▸ PROBLEM STATEMENT
Recast the records from the line containing "From these options" through the end of the records as a numbered list, one line per item, with blank lines left out.

▸ EXTRACTED RECORDS
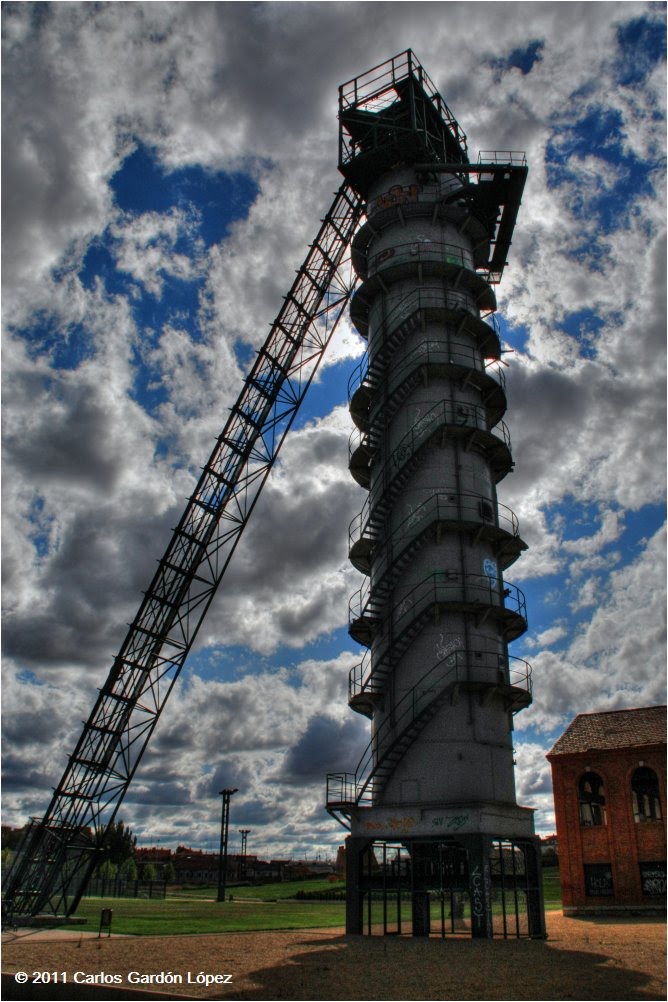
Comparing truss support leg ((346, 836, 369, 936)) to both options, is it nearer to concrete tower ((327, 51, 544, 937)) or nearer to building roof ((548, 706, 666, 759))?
concrete tower ((327, 51, 544, 937))

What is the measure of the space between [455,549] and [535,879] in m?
11.4

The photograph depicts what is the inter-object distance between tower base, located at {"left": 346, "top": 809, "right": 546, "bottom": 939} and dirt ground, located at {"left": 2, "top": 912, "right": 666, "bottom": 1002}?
4.02ft

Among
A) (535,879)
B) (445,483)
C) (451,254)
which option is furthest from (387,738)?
(451,254)

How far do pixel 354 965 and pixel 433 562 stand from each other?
14.5m

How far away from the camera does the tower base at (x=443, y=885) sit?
23906 mm

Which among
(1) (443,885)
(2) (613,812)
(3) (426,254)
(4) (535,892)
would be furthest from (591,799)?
(3) (426,254)

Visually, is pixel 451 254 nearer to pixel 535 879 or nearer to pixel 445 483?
pixel 445 483

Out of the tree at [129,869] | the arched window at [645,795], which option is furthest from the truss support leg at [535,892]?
the tree at [129,869]

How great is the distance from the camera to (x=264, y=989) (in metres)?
13.7

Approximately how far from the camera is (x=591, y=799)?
40969 millimetres

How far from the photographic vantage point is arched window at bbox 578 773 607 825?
40.3 meters

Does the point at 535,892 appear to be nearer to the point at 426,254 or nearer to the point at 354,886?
the point at 354,886

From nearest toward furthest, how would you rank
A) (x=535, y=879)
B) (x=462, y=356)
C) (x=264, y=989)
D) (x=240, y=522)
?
(x=264, y=989) < (x=535, y=879) < (x=462, y=356) < (x=240, y=522)

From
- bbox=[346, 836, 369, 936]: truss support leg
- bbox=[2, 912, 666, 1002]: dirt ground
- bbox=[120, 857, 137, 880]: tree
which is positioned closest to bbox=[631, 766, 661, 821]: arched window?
bbox=[2, 912, 666, 1002]: dirt ground
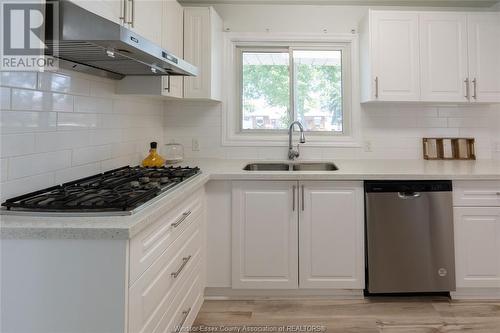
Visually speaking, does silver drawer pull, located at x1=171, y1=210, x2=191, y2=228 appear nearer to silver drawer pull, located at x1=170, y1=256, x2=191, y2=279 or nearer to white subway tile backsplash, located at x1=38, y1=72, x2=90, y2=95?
silver drawer pull, located at x1=170, y1=256, x2=191, y2=279

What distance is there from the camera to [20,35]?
117cm

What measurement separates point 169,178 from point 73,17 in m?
0.89

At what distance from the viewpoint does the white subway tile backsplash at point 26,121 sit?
1.25 m

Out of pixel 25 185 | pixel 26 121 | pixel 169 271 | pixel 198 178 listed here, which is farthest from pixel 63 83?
pixel 169 271

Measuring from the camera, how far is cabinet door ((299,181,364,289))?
7.27 ft

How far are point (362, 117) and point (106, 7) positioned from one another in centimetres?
224

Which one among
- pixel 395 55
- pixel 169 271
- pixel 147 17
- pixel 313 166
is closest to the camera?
pixel 169 271

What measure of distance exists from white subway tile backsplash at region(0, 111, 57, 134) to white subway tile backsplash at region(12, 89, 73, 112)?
0.03 metres

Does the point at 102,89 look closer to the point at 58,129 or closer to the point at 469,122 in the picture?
the point at 58,129

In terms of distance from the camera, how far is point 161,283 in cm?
138

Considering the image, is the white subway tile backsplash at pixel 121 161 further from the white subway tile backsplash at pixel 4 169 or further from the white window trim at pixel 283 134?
the white window trim at pixel 283 134

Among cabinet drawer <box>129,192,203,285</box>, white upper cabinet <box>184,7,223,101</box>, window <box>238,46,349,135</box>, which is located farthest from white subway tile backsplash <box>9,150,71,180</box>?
window <box>238,46,349,135</box>

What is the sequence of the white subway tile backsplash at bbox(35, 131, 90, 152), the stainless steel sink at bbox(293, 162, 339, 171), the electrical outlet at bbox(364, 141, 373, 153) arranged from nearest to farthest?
the white subway tile backsplash at bbox(35, 131, 90, 152) < the stainless steel sink at bbox(293, 162, 339, 171) < the electrical outlet at bbox(364, 141, 373, 153)

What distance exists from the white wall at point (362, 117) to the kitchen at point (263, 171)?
13mm
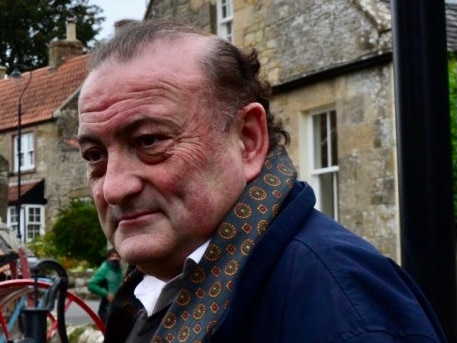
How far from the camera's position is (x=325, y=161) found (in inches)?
524

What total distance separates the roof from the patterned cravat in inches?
1155

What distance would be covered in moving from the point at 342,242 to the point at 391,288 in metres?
0.11

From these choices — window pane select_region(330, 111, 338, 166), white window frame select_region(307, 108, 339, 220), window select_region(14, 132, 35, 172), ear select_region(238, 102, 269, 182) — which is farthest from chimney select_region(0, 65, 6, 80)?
ear select_region(238, 102, 269, 182)

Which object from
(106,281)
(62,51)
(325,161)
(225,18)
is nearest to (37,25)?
(62,51)

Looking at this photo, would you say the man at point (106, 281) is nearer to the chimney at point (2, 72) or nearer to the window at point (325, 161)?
the window at point (325, 161)

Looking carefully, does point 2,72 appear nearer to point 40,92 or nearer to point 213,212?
point 40,92

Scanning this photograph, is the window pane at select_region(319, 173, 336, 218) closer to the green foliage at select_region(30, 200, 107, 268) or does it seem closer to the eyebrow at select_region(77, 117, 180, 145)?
the eyebrow at select_region(77, 117, 180, 145)

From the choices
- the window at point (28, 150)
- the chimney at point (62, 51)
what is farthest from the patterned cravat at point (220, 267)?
the chimney at point (62, 51)

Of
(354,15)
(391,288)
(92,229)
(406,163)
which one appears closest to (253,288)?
(391,288)

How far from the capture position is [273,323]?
1452 millimetres

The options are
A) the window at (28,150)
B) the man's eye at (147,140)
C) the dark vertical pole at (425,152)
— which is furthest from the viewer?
the window at (28,150)

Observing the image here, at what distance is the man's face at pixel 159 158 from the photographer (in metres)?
1.62

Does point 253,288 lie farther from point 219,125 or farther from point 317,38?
point 317,38

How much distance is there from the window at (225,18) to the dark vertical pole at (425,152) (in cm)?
1212
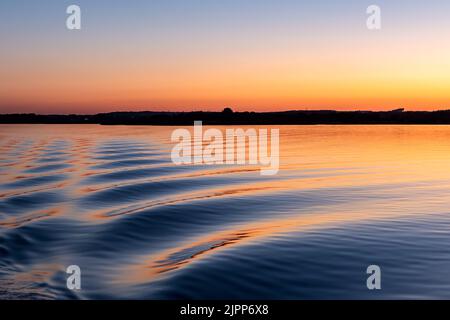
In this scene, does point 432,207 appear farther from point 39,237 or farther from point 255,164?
point 255,164

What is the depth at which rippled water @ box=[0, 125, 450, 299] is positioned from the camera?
9.41 m

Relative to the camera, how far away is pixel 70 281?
952cm

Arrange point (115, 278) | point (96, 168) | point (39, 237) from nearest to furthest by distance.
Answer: point (115, 278) → point (39, 237) → point (96, 168)

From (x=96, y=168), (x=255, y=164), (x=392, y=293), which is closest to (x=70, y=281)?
(x=392, y=293)

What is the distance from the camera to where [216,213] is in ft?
54.4

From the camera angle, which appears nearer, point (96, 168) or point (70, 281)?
point (70, 281)

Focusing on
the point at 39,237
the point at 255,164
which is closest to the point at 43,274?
the point at 39,237

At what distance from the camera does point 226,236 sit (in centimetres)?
1329

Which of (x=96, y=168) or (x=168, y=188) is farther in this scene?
(x=96, y=168)

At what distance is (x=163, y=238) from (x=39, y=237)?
3.25 meters

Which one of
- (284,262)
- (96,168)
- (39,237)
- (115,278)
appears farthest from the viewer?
(96,168)

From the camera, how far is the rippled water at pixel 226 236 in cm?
941
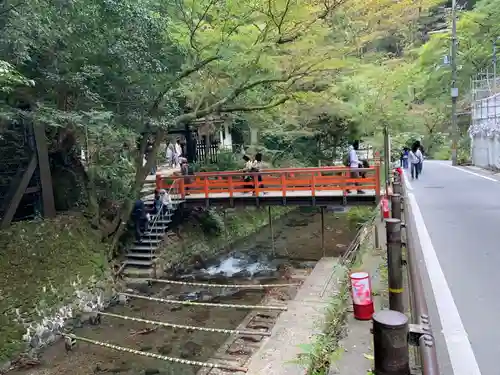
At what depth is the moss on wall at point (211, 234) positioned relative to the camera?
61.3ft

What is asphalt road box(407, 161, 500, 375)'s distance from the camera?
5.17 m

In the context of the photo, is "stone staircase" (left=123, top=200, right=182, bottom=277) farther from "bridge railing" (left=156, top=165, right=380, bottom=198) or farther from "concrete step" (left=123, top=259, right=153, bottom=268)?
"bridge railing" (left=156, top=165, right=380, bottom=198)

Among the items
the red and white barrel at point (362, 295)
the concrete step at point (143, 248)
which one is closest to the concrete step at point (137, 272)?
the concrete step at point (143, 248)

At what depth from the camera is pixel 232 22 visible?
46.2ft

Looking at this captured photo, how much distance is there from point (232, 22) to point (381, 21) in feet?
40.3

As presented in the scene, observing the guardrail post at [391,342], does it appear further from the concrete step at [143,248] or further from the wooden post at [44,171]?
the concrete step at [143,248]

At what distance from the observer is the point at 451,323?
5914mm

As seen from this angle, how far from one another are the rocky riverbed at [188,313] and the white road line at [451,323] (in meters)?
5.87

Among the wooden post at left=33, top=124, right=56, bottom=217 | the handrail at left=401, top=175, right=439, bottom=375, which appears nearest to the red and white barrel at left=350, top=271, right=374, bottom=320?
the handrail at left=401, top=175, right=439, bottom=375

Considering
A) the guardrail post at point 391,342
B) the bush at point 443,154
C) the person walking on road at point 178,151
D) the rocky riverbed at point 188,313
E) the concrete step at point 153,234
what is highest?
the person walking on road at point 178,151

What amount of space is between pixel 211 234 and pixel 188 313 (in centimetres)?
799

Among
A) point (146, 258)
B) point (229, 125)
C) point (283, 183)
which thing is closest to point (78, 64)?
point (146, 258)

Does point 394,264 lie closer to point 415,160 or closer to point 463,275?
point 463,275

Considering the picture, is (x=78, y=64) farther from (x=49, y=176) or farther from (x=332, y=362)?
(x=332, y=362)
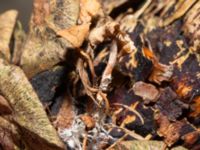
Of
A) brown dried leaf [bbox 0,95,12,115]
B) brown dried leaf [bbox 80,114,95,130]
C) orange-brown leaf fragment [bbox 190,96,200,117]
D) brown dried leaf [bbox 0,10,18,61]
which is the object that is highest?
brown dried leaf [bbox 0,10,18,61]

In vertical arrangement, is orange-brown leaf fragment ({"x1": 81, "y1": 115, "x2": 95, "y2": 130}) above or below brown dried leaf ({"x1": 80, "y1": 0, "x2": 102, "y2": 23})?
below

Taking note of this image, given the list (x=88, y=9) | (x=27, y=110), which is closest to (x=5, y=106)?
(x=27, y=110)

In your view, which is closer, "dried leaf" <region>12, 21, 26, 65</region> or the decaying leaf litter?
the decaying leaf litter

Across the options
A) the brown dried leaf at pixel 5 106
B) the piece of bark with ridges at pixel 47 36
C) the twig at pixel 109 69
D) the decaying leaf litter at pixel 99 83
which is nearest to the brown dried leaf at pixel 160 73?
the decaying leaf litter at pixel 99 83

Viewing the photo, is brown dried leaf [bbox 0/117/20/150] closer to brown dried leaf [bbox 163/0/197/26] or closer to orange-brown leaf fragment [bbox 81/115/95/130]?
orange-brown leaf fragment [bbox 81/115/95/130]

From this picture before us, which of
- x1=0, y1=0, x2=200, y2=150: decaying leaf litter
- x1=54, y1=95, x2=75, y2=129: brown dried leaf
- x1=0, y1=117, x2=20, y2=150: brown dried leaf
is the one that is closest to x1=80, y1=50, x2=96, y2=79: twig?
x1=0, y1=0, x2=200, y2=150: decaying leaf litter

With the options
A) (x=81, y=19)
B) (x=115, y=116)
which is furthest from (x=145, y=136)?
(x=81, y=19)

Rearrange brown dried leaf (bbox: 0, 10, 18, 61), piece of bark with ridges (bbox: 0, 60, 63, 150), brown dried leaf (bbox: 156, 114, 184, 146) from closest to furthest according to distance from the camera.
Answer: piece of bark with ridges (bbox: 0, 60, 63, 150)
brown dried leaf (bbox: 156, 114, 184, 146)
brown dried leaf (bbox: 0, 10, 18, 61)

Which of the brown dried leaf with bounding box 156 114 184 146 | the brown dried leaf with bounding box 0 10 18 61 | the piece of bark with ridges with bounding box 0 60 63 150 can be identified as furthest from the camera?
the brown dried leaf with bounding box 0 10 18 61

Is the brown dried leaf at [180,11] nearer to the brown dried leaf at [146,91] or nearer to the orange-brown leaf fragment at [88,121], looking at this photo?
the brown dried leaf at [146,91]
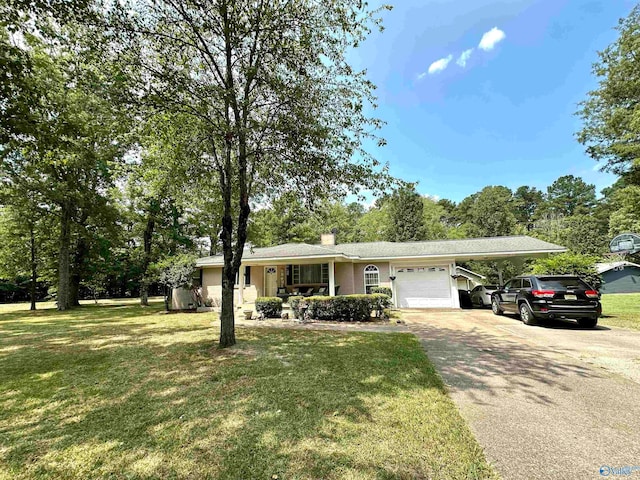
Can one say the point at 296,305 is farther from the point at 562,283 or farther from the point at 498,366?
the point at 562,283

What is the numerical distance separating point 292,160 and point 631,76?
15587 millimetres

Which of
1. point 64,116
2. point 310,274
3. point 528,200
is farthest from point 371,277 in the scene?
point 528,200

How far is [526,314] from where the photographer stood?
363 inches

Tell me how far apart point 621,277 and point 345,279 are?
26572 mm

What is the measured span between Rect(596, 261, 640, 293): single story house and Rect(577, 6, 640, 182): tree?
666 inches

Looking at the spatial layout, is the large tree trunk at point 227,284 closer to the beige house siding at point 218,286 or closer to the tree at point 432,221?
the beige house siding at point 218,286

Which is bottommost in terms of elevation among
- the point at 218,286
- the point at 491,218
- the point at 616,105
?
the point at 218,286

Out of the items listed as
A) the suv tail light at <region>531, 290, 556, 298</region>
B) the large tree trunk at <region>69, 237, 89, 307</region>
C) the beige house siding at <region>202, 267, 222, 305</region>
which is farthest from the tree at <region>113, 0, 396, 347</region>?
the large tree trunk at <region>69, 237, 89, 307</region>

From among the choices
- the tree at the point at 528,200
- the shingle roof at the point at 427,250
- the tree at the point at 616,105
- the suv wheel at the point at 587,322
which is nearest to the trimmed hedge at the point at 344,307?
the shingle roof at the point at 427,250

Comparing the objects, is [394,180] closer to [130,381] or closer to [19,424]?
[130,381]

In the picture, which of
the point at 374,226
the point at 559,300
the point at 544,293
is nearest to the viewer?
the point at 559,300

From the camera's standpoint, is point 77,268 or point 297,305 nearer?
point 297,305

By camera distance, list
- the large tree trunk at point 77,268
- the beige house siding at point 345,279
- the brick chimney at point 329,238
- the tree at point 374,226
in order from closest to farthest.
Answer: the beige house siding at point 345,279
the brick chimney at point 329,238
the large tree trunk at point 77,268
the tree at point 374,226

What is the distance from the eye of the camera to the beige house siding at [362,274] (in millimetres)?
15430
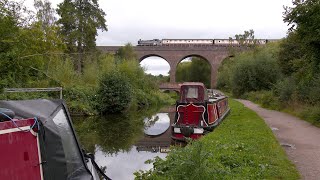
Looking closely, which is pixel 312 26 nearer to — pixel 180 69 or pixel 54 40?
pixel 54 40

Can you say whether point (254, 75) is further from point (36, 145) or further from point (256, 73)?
point (36, 145)

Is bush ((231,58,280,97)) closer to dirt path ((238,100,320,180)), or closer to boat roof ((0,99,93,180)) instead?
dirt path ((238,100,320,180))

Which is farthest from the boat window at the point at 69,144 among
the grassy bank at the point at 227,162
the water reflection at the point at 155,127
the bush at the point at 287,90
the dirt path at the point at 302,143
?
the bush at the point at 287,90

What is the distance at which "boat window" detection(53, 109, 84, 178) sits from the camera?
14.3ft

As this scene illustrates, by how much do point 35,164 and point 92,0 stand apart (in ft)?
121

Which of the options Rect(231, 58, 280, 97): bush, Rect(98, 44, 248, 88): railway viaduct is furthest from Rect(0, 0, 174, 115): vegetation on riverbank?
Rect(98, 44, 248, 88): railway viaduct

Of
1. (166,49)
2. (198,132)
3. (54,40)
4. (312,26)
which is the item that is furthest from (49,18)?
(312,26)

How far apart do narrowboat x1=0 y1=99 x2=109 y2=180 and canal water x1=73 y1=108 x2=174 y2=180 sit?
5.10 meters

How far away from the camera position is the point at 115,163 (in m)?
11.2

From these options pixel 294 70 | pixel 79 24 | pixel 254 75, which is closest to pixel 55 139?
pixel 294 70

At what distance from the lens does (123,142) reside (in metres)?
15.0

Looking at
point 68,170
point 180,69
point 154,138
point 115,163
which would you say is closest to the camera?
point 68,170

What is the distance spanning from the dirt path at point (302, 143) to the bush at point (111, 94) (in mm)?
12516

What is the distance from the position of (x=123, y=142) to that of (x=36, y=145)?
11539mm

▸ CORRECT OUTPUT
1. From these options pixel 294 70 | pixel 79 24 | pixel 254 75, which is closest to pixel 55 139?
2. pixel 294 70
3. At what distance from the lens does (123,142) reside (in metres)?
4. 15.0
5. Looking at
6. point 68,170
7. point 180,69
8. point 154,138
9. point 115,163
10. which would you say is closest to the camera?
11. point 68,170
12. What is the distance spanning from the dirt path at point (302, 143) to the bush at point (111, 94) (in mm)?
13. 12516
14. What is the distance from the position of (x=123, y=142) to that of (x=36, y=145)?
15. 11539mm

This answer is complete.